Large-scale annual job fairs provide the hookup, as do smaller campus recruiting events that bring up to a dozen employers seeking skilled workers. About 75 percent of the internships Tri-C brings in are paid opportunities, says JT Neuffer, the center's director of employer relations.
Students will spend between 180 and 300 hours with a business, becoming integrated into the office environment while working on projects. For employers, the relationship is low risk with the possibility of high reward. Boston Market's marketing division recently hired a Tri-C business student right out of an internship after having difficulty filling the position locally, Neuffer notes.
"What we offer is a continuous marketing piece promoting internships to employers and students," he says. "Students become a valuable resource for a company."
According to the NOCHE-published study, businesses use interns to assist with projects, gain exposure at colleges and universities and create a rich, sustainable talent pool. It's that final point that interests NOCHE, as the organization's talent advocacy efforts include a free online internship platform for both Northeast Ohio employers and college students.
Center for Arts Inspired Learning student interns take a bow during their internship experience
The NEOintern network
consists of 25,000 students, who are able browse hundreds of new NOCHE-approved internship posts every month. Users can post resumes to the database, which interfaces with the Ohio Means Jobs
statewide internship platform.
"The system is available for anyone as long as the job is in Northeast Ohio," says Patrick Britton, NOCHE's assistant vice president of programs. "We wanted to remove any barriers a company might need to host interns."
The decade-old platform has about 2,500 companies, many of them hiring more than one intern at a time. Post-internship job placements are more difficult to track, though NOCHE estimates between 300 and 400 trainees -- or about 70 to 80 percent of platform users -- move on to employment opportunities with their host companies every year. Cleveland stalwart Sherwin-Williams hires hundreds of interns annually, with many of those turning into full-time positions. Approximately 70 percent of General Electric's new employees emerge from the corporation's intern and co-op programs, Britton notes.
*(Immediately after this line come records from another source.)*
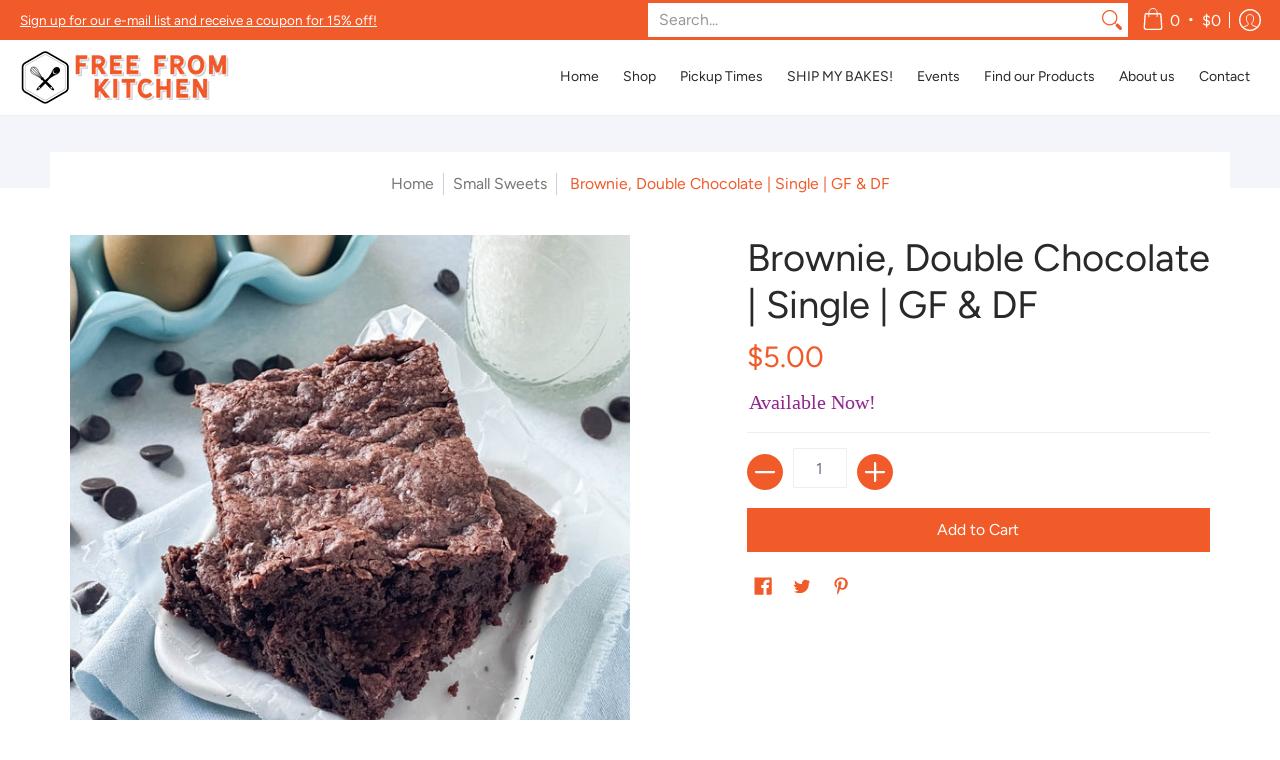

--- FILE ---
content_type: image/svg+xml
request_url: https://kit-uploads.fontawesome.com/bf13e71313/icons/instagram-1.svg?token=bf13e71313
body_size: -174
content:
<svg xmlns="http://www.w3.org/2000/svg" viewBox="0 0 448 512"><path d="M224 141c-63.6 0-115 51.3-115 115s51.3 115 115 115S339 320 339 256 288 141 224 141zm0 190c-41.1 0-74.7-33.5-74.7-74.7s33.5-74.7 74.7-74.7 74.7 33.5 74.7 74.7-33.6 74.7-74.7 74.7zm146-194c0 14.9-12 26.8-26.8 26.8-14.9 0-26.8-12-26.8-26.8s12-26.8 26.8-26.8 26.8 12 26.8 26.8zm76.1 27.2c-1.7-35.9-9.9-67.7-36.2-93.9-26.2-26.2-58-34.4-93.9-36.2-37-2.1-148-2.1-185 0-35.8 1.7-67.6 9.9-93.9 36.1s-34.4 58-36.2 93.9c-2.1 37-2.1 148 0 185 1.7 35.9 9.9 67.7 36.2 93.9s58 34.4 93.9 36.2c37 2.1 148 2.1 185 0 35.9-1.7 67.7-9.9 93.9-36.2 26.2-26.2 34.4-58 36.2-93.9 2.1-37 2.1-148 0-185zM399 388c-7.8 19.6-22.9 34.7-42.6 42.6-29.5 11.7-99.5 9-132 9s-103 2.6-132-9c-19.6-7.8-34.7-22.9-42.6-42.6-11.7-29.5-9-99.5-9-132s-2.6-103 9-132c7.8-19.6 22.9-34.7 42.6-42.6 29.5-11.7 99.5-9 132-9s103-2.6 132 9c19.6 7.8 34.7 22.9 42.6 42.6 11.7 29.5 9 99.5 9 132s2.7 103-9 132z"/></svg>

--- FILE ---
content_type: image/svg+xml
request_url: https://kit-uploads.fontawesome.com/bf13e71313/icons/envelope-regular-1.svg?token=bf13e71313
body_size: -341
content:
<svg xmlns="http://www.w3.org/2000/svg" viewBox="0 0 512 512"><path d="M0 128C0 92.7 28.6 64 64 64H448C483 64 512 92.7 512 128V384C512 419 483 448 448 448H64C28.6 448 0 419 0 384V128zM48 128V150L221 292C241 309 271 309 292 292L464 150V127C464 119 457 111 448 111H64C55.2 111 48 119 48 127L48 128zM48 212V384C48 393 55.2 400 64 400H448C457 400 464 393 464 384V212L322 329C284 360 228 360 189 329L48 212z"/></svg>

--- FILE ---
content_type: image/svg+xml
request_url: https://kit-uploads.fontawesome.com/bf13e71313/icons/facebook-1.svg?token=bf13e71313
body_size: -158
content:
<svg xmlns="http://www.w3.org/2000/svg" viewBox="0 0 512 512"><path d="M504 256C504 119 393 8 256 8S8 119 8 256c0 124 90.7 226 209 245V328h-63V256h63v-54.6c0-62.2 37-96.5 93.7-96.5 27.1 0 55.5 4.84 55.5 4.84v61h-31.3c-30.8 0-40.4 19.1-40.4 38.7V256h68.8l-11 71.7h-57.8V501C413 482 504 380 504 256z"/></svg>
"Internships are a real economic development strategy for Cleveland," he says. "The more people getting internships can mean more people getting jobs."
For 2015, NOCHE is planning a career fair centered on college-age IT talent. In addition, its Entrepreneurial Internship Program will provide support for starter businesses wanting to create or enhance intern-centrc programming.
"These programs are a strong way to get local students who've chosen to be here to stay here," Britton says. "When I was in college the idea was you had to leave for somewhere else. I don't think that's true anymore."